What you are asked to do:
For each record here, output an exact copy.

***** Provided records *****

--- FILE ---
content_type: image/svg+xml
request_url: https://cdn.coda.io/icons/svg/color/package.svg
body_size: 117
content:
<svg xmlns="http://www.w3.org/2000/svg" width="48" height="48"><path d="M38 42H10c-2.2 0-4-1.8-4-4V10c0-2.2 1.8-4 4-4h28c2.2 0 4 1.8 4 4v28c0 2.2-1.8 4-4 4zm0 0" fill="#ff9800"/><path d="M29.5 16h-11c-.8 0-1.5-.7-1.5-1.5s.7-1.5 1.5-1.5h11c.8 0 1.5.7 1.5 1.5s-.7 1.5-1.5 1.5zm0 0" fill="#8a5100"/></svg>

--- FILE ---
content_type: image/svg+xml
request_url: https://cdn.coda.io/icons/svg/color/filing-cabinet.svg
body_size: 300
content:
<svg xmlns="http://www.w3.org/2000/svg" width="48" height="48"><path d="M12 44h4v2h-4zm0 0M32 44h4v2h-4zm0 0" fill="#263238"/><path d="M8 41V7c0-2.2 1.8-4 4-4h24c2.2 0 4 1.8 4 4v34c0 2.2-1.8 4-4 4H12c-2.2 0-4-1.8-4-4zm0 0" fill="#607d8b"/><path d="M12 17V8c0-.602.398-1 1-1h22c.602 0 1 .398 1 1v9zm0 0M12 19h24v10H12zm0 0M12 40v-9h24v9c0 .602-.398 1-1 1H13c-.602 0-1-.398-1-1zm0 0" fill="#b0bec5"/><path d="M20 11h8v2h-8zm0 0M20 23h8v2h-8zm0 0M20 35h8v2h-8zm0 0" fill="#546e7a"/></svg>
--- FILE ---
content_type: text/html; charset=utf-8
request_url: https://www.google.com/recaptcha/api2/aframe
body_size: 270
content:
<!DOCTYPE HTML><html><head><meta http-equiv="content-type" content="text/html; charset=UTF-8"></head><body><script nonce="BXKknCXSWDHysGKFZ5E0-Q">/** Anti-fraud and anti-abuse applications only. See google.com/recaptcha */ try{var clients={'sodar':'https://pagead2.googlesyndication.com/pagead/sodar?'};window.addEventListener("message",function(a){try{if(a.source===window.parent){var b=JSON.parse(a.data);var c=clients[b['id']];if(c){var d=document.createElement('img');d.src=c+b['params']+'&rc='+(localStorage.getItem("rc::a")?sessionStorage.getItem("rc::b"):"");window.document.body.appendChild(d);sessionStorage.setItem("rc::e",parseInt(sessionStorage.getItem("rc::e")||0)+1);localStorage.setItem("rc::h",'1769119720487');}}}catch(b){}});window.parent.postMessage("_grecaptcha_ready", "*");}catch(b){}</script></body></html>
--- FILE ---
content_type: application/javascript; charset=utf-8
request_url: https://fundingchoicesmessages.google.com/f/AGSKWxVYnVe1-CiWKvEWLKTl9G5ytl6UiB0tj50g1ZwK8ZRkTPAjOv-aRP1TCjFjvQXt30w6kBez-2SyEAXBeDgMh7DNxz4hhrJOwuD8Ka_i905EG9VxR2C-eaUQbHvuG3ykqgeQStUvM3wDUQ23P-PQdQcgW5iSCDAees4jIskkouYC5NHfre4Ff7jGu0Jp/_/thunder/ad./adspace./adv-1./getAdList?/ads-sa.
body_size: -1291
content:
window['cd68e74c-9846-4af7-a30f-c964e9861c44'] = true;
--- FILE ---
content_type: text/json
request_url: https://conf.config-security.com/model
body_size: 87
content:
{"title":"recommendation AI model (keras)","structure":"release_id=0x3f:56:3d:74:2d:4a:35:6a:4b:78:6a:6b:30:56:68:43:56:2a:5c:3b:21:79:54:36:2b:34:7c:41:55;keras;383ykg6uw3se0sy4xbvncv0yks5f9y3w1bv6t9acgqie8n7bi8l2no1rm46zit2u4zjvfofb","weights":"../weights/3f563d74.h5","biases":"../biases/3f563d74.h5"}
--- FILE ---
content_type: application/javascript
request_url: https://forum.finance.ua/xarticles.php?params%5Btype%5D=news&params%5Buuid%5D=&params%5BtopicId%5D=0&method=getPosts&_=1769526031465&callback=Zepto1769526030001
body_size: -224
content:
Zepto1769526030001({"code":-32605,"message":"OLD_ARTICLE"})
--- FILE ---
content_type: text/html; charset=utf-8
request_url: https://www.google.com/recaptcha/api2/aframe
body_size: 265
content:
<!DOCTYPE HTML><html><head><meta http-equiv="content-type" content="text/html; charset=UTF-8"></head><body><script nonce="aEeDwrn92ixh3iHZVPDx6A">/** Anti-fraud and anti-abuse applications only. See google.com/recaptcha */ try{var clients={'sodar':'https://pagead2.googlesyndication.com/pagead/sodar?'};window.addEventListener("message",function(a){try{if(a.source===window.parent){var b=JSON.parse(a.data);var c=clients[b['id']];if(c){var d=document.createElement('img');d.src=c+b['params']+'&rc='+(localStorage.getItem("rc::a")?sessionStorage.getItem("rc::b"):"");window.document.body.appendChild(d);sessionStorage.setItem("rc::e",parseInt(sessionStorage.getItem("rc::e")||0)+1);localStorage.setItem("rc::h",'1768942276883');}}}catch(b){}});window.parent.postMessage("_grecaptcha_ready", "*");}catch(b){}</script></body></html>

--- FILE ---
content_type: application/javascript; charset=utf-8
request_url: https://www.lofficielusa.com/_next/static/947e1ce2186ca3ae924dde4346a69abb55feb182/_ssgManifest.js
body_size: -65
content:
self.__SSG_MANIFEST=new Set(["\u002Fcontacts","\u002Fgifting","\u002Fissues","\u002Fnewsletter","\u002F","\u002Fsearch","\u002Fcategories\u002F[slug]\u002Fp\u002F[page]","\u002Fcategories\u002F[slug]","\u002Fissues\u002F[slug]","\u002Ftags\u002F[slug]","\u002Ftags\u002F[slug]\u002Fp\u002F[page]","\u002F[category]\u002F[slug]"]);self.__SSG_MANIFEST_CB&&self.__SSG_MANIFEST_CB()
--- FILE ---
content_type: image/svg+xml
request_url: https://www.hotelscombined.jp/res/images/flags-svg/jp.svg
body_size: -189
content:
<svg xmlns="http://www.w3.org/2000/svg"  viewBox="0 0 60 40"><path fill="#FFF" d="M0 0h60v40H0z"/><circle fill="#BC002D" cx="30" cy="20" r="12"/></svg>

*****

Answer for the task:
--- FILE ---
content_type: image/svg+xml
request_url: https://cdn.coda.io/icons/svg/color/package.svg
body_size: 117
content:
<svg xmlns="http://www.w3.org/2000/svg" width="48" height="48"><path d="M38 42H10c-2.2 0-4-1.8-4-4V10c0-2.2 1.8-4 4-4h28c2.2 0 4 1.8 4 4v28c0 2.2-1.8 4-4 4zm0 0" fill="#ff9800"/><path d="M29.5 16h-11c-.8 0-1.5-.7-1.5-1.5s.7-1.5 1.5-1.5h11c.8 0 1.5.7 1.5 1.5s-.7 1.5-1.5 1.5zm0 0" fill="#8a5100"/></svg>

--- FILE ---
content_type: image/svg+xml
request_url: https://cdn.coda.io/icons/svg/color/filing-cabinet.svg
body_size: 300
content:
<svg xmlns="http://www.w3.org/2000/svg" width="48" height="48"><path d="M12 44h4v2h-4zm0 0M32 44h4v2h-4zm0 0" fill="#263238"/><path d="M8 41V7c0-2.2 1.8-4 4-4h24c2.2 0 4 1.8 4 4v34c0 2.2-1.8 4-4 4H12c-2.2 0-4-1.8-4-4zm0 0" fill="#607d8b"/><path d="M12 17V8c0-.602.398-1 1-1h22c.602 0 1 .398 1 1v9zm0 0M12 19h24v10H12zm0 0M12 40v-9h24v9c0 .602-.398 1-1 1H13c-.602 0-1-.398-1-1zm0 0" fill="#b0bec5"/><path d="M20 11h8v2h-8zm0 0M20 23h8v2h-8zm0 0M20 35h8v2h-8zm0 0" fill="#546e7a"/></svg>
--- FILE ---
content_type: text/html; charset=utf-8
request_url: https://www.google.com/recaptcha/api2/aframe
body_size: 270
content:
<!DOCTYPE HTML><html><head><meta http-equiv="content-type" content="text/html; charset=UTF-8"></head><body><script nonce="BXKknCXSWDHysGKFZ5E0-Q">/** Anti-fraud and anti-abuse applications only. See google.com/recaptcha */ try{var clients={'sodar':'https://pagead2.googlesyndication.com/pagead/sodar?'};window.addEventListener("message",function(a){try{if(a.source===window.parent){var b=JSON.parse(a.data);var c=clients[b['id']];if(c){var d=document.createElement('img');d.src=c+b['params']+'&rc='+(localStorage.getItem("rc::a")?sessionStorage.getItem("rc::b"):"");window.document.body.appendChild(d);sessionStorage.setItem("rc::e",parseInt(sessionStorage.getItem("rc::e")||0)+1);localStorage.setItem("rc::h",'1769119720487');}}}catch(b){}});window.parent.postMessage("_grecaptcha_ready", "*");}catch(b){}</script></body></html>
--- FILE ---
content_type: application/javascript; charset=utf-8
request_url: https://fundingchoicesmessages.google.com/f/AGSKWxVYnVe1-CiWKvEWLKTl9G5ytl6UiB0tj50g1ZwK8ZRkTPAjOv-aRP1TCjFjvQXt30w6kBez-2SyEAXBeDgMh7DNxz4hhrJOwuD8Ka_i905EG9VxR2C-eaUQbHvuG3ykqgeQStUvM3wDUQ23P-PQdQcgW5iSCDAees4jIskkouYC5NHfre4Ff7jGu0Jp/_/thunder/ad./adspace./adv-1./getAdList?/ads-sa.
body_size: -1291
content:
window['cd68e74c-9846-4af7-a30f-c964e9861c44'] = true;
--- FILE ---
content_type: text/json
request_url: https://conf.config-security.com/model
body_size: 87
content:
{"title":"recommendation AI model (keras)","structure":"release_id=0x3f:56:3d:74:2d:4a:35:6a:4b:78:6a:6b:30:56:68:43:56:2a:5c:3b:21:79:54:36:2b:34:7c:41:55;keras;383ykg6uw3se0sy4xbvncv0yks5f9y3w1bv6t9acgqie8n7bi8l2no1rm46zit2u4zjvfofb","weights":"../weights/3f563d74.h5","biases":"../biases/3f563d74.h5"}
--- FILE ---
content_type: application/javascript
request_url: https://forum.finance.ua/xarticles.php?params%5Btype%5D=news&params%5Buuid%5D=&params%5BtopicId%5D=0&method=getPosts&_=1769526031465&callback=Zepto1769526030001
body_size: -224
content:
Zepto1769526030001({"code":-32605,"message":"OLD_ARTICLE"})
--- FILE ---
content_type: text/html; charset=utf-8
request_url: https://www.google.com/recaptcha/api2/aframe
body_size: 265
content:
<!DOCTYPE HTML><html><head><meta http-equiv="content-type" content="text/html; charset=UTF-8"></head><body><script nonce="aEeDwrn92ixh3iHZVPDx6A">/** Anti-fraud and anti-abuse applications only. See google.com/recaptcha */ try{var clients={'sodar':'https://pagead2.googlesyndication.com/pagead/sodar?'};window.addEventListener("message",function(a){try{if(a.source===window.parent){var b=JSON.parse(a.data);var c=clients[b['id']];if(c){var d=document.createElement('img');d.src=c+b['params']+'&rc='+(localStorage.getItem("rc::a")?sessionStorage.getItem("rc::b"):"");window.document.body.appendChild(d);sessionStorage.setItem("rc::e",parseInt(sessionStorage.getItem("rc::e")||0)+1);localStorage.setItem("rc::h",'1768942276883');}}}catch(b){}});window.parent.postMessage("_grecaptcha_ready", "*");}catch(b){}</script></body></html>

--- FILE ---
content_type: application/javascript; charset=utf-8
request_url: https://www.lofficielusa.com/_next/static/947e1ce2186ca3ae924dde4346a69abb55feb182/_ssgManifest.js
body_size: -65
content:
self.__SSG_MANIFEST=new Set(["\u002Fcontacts","\u002Fgifting","\u002Fissues","\u002Fnewsletter","\u002F","\u002Fsearch","\u002Fcategories\u002F[slug]\u002Fp\u002F[page]","\u002Fcategories\u002F[slug]","\u002Fissues\u002F[slug]","\u002Ftags\u002F[slug]","\u002Ftags\u002F[slug]\u002Fp\u002F[page]","\u002F[category]\u002F[slug]"]);self.__SSG_MANIFEST_CB&&self.__SSG_MANIFEST_CB()
--- FILE ---
content_type: image/svg+xml
request_url: https://www.hotelscombined.jp/res/images/flags-svg/jp.svg
body_size: -189
content:
<svg xmlns="http://www.w3.org/2000/svg"  viewBox="0 0 60 40"><path fill="#FFF" d="M0 0h60v40H0z"/><circle fill="#BC002D" cx="30" cy="20" r="12"/></svg>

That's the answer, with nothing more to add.